Side B is a collection of sensational tracks that explore a variety of Jamaican musical genres. "Oh Shepard" is moody '70s dancehall cut about seeking divine intervention to survive the predatory capitalism of Babyon ("Oh Shepard, please watch the sheep/The wolves are out for the kill/And they won't stop at anything/They've got to get their meal"). "Trafalgar" is a great, brisk, old-school, big band ska instrumental, while the sultry "Come To Me" and its lively, sax-spotlighting dub version, "Double E Dub," are pop-leaning reggae, like prime early '80s UB40. The militant, roots cut "Smash Dem Down" yearns for a better way of living with each other and the planet ("So break up the hatred/And fix all the mess/There's gotta be a way, much more than this/Find a way to smash them down!"). The terrific Detroit-based group The Tellways are showcased here with their excellent rocksteady track "Friendly" (from their 2019 debut EP Closer to the Fire, also produced by Eric Abbey/Abbey Productions--and he's their drummer), which is about trying to reel in a shy, uncertain romantic partner ("If we never talked before/I want to change that thing for sure/I may seem frightening/But I assure you that I'm charming").
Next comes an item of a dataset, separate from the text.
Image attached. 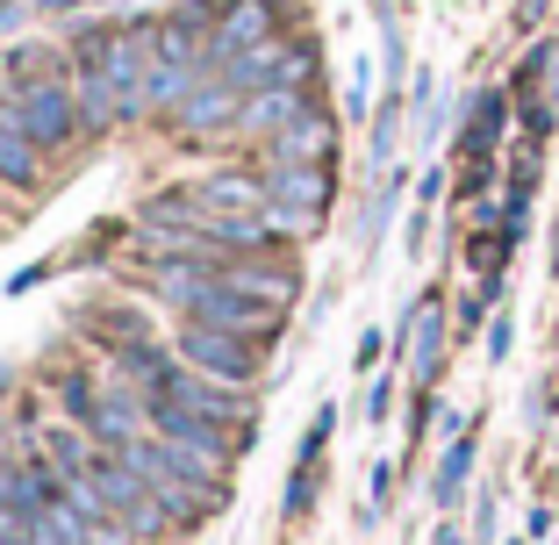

And then there's the hilariously over-the-top toker's hymn, "Smokin' Everyday" ("Dig this...I've been smoking everyday since 1969/Me and my son Chaos, we had a real good time/We smoked downtown, we smoked in the woods/We smoked in the ghetto and expensive neighborhoods...We were smoking everyday/Smoking every way"); this ends up being just shy of parody, except that pretty much everyone knows or has known someone as obsessed with weed as this!

Don't wait for the next holiday season to roll around to enjoy these sounds--pick up Detroit Riddim Crew and Friends' awesome album now!